I hope to see more of Liam in the third book. He’s vital to the story but rarely involved, and it would be good if he could take a place on the stage; he is, after all, in the same boat as Errol.

The Hero’s Lot is a complex fantasy, detailed in the peoples and history and religions of its world. Sword-swinging alternates with scheming, action with deep exploration. The series continues next year, with A Draw of Kings, and I hope to be there.


In conjunction with the CSFF Blog Tour, I received a free copy of this book from the publisher.

CSFF Blog Tour: A Cast of Stones

Not to put too fine a point on it, Errol Stone is a drunk. Drinking is the only thing he’s good at.

That, and running errands over the Cripples. In an effort to earn more ale money, he agreed to take a message to the hermit-priest. So he got involved in the Church, and the watch, and discovered all sorts of things he was good at. Living is not necessarily one of them.

With A Cast of Stones, Patrick W. Carr begins his adult fantasy series The Staff and the Sword. In his world there are echoes of our world; blond hair is signature to the Soedes, and red hair and lilting speech signature to those from Erinon.

The Church, above all, rings with the echoes – with their sacrament of bread and wine, their divine Trinity, their priests and monks and liturgy. It hails, too, back to the worst days of the Catholic Church – with its wealth, its power and abuse of power, its persecution even of believers.

The most original idea of the book is the readers and their ability to cast lots. Compulsions form another fascinating, other-worldly element.
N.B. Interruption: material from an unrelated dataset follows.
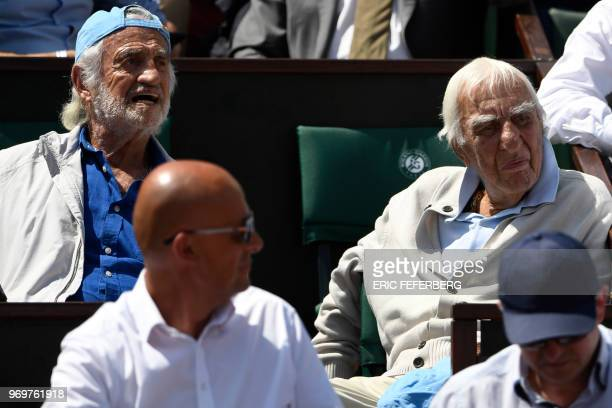 French actors JeanPaul Belmondo and Charles Gerard look on as Austria's Dominic Thiem plays Italy's Marco Cecchinato during their men's singles...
Another such element, the malus, are plainly based on the Christian doctrine of devils, with, perhaps, some inspiration from the Nephilim. It’s by no means a new idea, but it is a compelling one and Carr executes it with skill.

A Cast of Stones is Patrick Carr’s first novel, but you couldn’t tell from the writing. It had a high degree of polish, though I would offer this piece of advice to Mr. Carr: Avoid too much repetition of certain words. You should icord.org/soma-carisoprodol/ only describe a character’s eyes as “glittering” so many times in the same chapter, and you should almost never use two slightly different versions of the same word in a single sentence. (The worst instance of this in the novel was, “A line of shelves lined the wall” – for which, oddly enough, I almost blame the editor more than the author.)

I think the greatest error of the novel was that the author didn’t do enough to sell the vital point of preserving the kingdom. Important characters – protagonists, what’s more – are primarily motivated by saving the kingdom, to the point that they will sacrifice themselves and others.

But readers could well wonder why the kingdom is worth the sacrifice. Every authority, every institution seems dominated by corruption and arrogance. Injustice is painted again and again – in the punishing of the innocent, or the overly-harsh punishing of the guilty. The anarchy of the caravans suggests a society in political and moral disarray. Worse, readers were not made to feel the suffering that the kingdom’s collapse would cause, nor did the characters who wanted to save the kingdom give much impression of loving it.

A Cast of Stones is a fine novel – well-written, with a well-constructed fantasy world that gives the feel of complex societies, of vast and diverse countries. I enjoyed the real-world texture, as well as the fantastical threads. A Cast of Stones sets out to be a fantasy novel for adults – and succeeds.


In conjunction with the CSFF Blog Tour, I received a free copy of this book from the publisher.